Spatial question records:
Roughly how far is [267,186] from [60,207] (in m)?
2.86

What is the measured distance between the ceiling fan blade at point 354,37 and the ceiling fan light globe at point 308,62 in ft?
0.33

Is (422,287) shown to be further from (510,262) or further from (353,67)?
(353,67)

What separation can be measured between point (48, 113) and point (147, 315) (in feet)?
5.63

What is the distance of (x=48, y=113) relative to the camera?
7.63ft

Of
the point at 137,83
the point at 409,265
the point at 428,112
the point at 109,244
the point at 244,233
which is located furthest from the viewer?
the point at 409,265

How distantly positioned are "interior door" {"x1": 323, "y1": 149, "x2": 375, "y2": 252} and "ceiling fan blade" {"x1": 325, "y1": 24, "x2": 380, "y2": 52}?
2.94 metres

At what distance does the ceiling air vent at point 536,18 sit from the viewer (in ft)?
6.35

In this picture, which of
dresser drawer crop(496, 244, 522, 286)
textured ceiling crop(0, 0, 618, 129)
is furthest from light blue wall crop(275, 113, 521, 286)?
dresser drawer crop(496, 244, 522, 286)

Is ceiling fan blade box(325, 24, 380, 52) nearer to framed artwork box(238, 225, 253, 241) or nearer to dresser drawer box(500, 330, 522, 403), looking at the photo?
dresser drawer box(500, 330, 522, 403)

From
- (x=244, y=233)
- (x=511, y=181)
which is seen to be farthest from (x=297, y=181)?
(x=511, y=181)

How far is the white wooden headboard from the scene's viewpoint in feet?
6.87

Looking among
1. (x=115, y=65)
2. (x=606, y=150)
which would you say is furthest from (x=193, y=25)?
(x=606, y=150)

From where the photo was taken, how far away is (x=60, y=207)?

==

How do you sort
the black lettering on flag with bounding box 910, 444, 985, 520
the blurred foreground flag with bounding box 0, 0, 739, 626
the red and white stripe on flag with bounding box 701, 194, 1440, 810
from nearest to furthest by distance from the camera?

...

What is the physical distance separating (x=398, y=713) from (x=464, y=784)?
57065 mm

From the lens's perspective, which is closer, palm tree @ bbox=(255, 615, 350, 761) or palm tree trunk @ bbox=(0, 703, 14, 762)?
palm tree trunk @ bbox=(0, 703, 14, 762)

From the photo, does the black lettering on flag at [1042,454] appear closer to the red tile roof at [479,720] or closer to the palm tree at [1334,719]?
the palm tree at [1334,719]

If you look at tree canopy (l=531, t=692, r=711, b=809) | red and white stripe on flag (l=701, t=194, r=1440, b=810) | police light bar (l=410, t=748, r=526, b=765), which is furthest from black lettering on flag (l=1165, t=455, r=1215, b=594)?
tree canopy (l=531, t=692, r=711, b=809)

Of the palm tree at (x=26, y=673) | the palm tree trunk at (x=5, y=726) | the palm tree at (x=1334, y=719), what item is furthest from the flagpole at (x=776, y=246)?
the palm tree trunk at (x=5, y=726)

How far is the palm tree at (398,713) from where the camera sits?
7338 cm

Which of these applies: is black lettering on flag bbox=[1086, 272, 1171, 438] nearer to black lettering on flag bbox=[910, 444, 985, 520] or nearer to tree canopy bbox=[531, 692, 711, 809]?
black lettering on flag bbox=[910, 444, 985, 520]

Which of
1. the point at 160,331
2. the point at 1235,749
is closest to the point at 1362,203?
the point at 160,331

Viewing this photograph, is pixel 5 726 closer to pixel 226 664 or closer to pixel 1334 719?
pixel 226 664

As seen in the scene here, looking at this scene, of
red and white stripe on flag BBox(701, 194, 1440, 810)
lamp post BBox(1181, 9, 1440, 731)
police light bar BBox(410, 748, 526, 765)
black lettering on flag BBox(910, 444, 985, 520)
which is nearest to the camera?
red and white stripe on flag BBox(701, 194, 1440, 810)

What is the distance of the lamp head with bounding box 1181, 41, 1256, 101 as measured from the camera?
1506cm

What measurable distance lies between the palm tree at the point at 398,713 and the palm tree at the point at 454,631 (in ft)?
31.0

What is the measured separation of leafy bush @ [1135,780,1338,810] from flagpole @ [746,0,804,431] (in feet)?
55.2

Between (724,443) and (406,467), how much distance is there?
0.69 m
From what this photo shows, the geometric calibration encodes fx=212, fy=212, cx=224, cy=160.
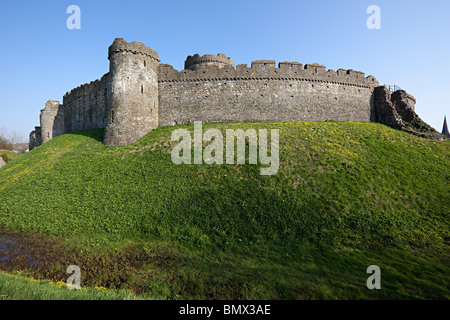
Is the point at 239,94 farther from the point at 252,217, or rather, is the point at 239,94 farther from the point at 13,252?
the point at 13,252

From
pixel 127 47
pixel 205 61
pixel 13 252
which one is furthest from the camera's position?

## [Problem details]
Which lines of the material above contain the word "where"? List each of those lines in full.

## [Result]
From where the photo was taken, how far away is (x=60, y=207)?
How far is the palm tree at (398,713) from where the camera sits?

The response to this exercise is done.